Work required >> Could you rewrite the lines starting at the one containing "From the viewpoint" and ending at the last line, swapping "camera" for "viewer" and keeping everything else unchanged?

Given data >>
################

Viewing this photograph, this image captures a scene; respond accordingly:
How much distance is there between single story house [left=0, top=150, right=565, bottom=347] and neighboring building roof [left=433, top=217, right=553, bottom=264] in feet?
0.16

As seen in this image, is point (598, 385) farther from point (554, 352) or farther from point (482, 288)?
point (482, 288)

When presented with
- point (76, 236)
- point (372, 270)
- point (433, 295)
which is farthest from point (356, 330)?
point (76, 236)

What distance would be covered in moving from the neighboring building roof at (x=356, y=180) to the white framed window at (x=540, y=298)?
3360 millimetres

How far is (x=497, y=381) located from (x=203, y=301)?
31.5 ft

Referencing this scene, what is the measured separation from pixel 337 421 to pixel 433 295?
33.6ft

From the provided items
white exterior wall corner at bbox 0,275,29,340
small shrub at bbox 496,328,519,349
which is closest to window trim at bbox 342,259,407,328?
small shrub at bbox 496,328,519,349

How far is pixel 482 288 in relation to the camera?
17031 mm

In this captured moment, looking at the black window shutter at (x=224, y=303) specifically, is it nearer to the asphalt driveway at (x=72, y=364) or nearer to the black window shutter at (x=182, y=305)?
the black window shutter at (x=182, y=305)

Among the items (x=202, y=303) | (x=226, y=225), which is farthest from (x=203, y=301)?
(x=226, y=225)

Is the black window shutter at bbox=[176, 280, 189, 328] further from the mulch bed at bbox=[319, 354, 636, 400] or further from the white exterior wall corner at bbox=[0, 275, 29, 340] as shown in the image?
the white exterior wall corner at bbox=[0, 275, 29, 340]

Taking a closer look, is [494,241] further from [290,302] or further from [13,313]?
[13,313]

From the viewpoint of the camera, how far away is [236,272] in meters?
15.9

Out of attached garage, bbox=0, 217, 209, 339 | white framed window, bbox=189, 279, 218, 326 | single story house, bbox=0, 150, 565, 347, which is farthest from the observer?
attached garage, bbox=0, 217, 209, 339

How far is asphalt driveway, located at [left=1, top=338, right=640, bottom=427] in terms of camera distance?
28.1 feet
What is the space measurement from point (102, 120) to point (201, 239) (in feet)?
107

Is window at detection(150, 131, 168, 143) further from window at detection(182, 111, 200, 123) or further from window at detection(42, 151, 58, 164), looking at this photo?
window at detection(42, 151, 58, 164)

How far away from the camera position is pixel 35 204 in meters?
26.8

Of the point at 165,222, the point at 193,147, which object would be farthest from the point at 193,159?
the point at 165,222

################

Expected output >>
From the viewpoint of the viewer, how far away is [236,272] in meters?
15.9

Out of attached garage, bbox=0, 217, 209, 339 | white framed window, bbox=189, 279, 218, 326 | single story house, bbox=0, 150, 565, 347, which is farthest from the observer?
attached garage, bbox=0, 217, 209, 339

How far is asphalt driveway, located at [left=1, top=338, right=640, bottom=427] in terms of viewer distance?
28.1 feet
What is the space measurement from point (102, 120) to point (201, 239) (in feet)?
107

Is window at detection(150, 131, 168, 143) further from window at detection(182, 111, 200, 123) or further from window at detection(42, 151, 58, 164), looking at this photo?
window at detection(42, 151, 58, 164)

How far away from the viewer position is pixel 35 204 in meters?
26.8

Of the point at 165,222, the point at 193,147, which object would be farthest from the point at 193,159?
the point at 165,222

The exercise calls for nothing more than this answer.